Certain Robot Framework features require optional external modules to be installed, and naturally tests related to these features require same modules as well:

  • docutils is needed with tests related to parsing test data in reStructuredText format.
  • PyYAML is required with tests related to YAML variable files.
  • lxml is needed with XML library tests.
  • Screenshot library tests require a platform dependent module that can take screenshots. See Screenshot library documentation for details.

It is possible to install docutils, PyYAML and lxml using using pip either individually or by using the provided requirements.txt file:

# Install individually
pip install 'docutils>=0.9'
pip install pyyaml
pip install lxml

# Install using requirements.txt
pip install -r atest/requirements.txt

Notice that the lxml module requires compilation on Linux. You can also install it using a system package manager like apt-get install python-lxml. Additionally, lxml is not compatible with Jython or IronPython.
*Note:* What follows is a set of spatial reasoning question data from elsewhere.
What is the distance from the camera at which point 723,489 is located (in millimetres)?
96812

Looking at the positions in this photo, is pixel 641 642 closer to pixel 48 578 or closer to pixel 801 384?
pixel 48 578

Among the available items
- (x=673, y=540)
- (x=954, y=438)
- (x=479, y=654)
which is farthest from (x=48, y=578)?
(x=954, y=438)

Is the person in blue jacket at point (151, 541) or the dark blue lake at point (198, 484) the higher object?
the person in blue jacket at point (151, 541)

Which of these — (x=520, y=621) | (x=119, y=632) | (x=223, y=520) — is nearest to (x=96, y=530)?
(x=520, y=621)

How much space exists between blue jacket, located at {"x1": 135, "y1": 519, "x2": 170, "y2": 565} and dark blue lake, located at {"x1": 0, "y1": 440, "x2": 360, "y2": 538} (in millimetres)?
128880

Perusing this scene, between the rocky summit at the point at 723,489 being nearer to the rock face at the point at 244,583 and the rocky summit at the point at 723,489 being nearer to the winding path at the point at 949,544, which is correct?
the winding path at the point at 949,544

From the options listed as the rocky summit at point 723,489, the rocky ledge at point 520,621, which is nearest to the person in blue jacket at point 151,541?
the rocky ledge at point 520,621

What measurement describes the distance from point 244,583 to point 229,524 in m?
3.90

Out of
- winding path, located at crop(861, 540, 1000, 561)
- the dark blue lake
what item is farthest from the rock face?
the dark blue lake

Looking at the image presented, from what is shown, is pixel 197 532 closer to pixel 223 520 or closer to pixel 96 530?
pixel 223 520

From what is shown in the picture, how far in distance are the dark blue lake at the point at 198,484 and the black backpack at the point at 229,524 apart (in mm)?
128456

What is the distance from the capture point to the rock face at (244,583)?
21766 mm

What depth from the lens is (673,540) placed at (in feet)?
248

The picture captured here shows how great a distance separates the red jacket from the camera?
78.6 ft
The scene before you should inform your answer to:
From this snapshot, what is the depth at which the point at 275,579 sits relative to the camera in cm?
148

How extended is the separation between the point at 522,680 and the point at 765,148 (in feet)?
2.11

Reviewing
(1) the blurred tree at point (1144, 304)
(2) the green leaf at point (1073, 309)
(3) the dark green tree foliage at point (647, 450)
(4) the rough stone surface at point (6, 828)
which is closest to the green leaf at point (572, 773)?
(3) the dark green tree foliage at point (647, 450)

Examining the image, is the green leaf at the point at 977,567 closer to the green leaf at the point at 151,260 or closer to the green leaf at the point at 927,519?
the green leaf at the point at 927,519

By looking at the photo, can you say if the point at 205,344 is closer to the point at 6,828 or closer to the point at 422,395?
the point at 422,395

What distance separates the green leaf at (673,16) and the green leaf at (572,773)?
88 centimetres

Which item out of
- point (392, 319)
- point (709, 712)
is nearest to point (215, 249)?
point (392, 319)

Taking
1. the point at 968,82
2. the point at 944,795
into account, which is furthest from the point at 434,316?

If a required module is not installed, it is possible to exclude tests from the execution by using tags as explained in the Test tags section. The lxml related tests are excluded with Jython and IronPython automatically.

Telnet tests

Running telnet tests requires some extra setup. Instructions how to run them can be found from testdata/standard_libraries/telnet/README.rst. If you don't want to run an unprotected telnet server on your machine, you can always skip these tests by excluding tests with a tag telnet or no-ci.